Children exploring interactive learning activities at one of the Temporary Learning Center

In the following months, we visited schools in affected areas in Gorkha, Kavre, Sindhupalchowk, and Lalitpur, and collected first hand information about the needs in these places. Seeing the school buildings reduced to rubbles, we realized how fortunate we were that the earthquake struck on a Saturday when the students were on a holiday, sparing the lives of thousands of children. We were also impressed by the resilience of the local communities, most of whom had built temporary learning centers so that their children could continue their education.

We launched a campaign in May to raise funds to help construct school buildings in Gorkha, and to provide students with better learning opportunities using laptops and digital resources. We were impressed by the outpouring of support we received from so many people.

airasiaAirAsia Foundation readily lent their support, and launched the “To Nepal with Love” campaign and collected donations from passengers on AirAsia flights and airport hubs, in addition to online collections.

Students and faculty members from Knox College, Illinois, organized “Light up for Nepal” program and other events on campus, and decided to send the raised funds to OLE Nepal’s school rebuilding program.
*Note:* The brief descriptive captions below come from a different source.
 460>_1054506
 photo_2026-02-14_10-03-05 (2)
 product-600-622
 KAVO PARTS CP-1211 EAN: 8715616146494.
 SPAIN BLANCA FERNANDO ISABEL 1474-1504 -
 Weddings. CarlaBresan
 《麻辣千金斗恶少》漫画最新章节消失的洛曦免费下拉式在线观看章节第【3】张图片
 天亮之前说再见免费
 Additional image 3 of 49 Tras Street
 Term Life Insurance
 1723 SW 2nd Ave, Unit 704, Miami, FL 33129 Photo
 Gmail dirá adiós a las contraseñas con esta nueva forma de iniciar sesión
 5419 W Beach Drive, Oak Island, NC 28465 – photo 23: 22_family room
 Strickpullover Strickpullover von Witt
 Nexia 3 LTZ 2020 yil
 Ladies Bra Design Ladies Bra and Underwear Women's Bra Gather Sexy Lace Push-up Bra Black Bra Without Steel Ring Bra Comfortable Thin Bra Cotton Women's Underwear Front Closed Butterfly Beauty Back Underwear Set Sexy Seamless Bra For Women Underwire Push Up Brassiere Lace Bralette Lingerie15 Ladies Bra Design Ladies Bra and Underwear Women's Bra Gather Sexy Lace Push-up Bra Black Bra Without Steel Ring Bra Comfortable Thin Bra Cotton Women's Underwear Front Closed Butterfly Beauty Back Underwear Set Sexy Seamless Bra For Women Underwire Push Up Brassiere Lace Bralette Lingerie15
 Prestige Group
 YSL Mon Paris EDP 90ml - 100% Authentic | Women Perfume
Two students from the college also traveled to Nepal to volunteer in the efforts, and visited the school locations in Gorkha in August.


Anil J.Shai running NYC triathlon

Anil J Shahi participated in the New York City triathlon in June to raise funds for the school reconstruction project. That was the first triathlon of his life, and despite many difficulties, he did not give up, and completed the race. He was driven by the thought of the many families who were suffering in the aftermath of the earthquake, and that kept him going during the arduous swim, cycle and run events.


Dougie with his friends after the tennis match


Impressed by our dedicated team and our unique program to build back better, Dougie Foster, an anthropology student at Oxford University, approached us and organized the “Hit the ball for Nepal” event in the UK to raise funds for the school rebuilding project.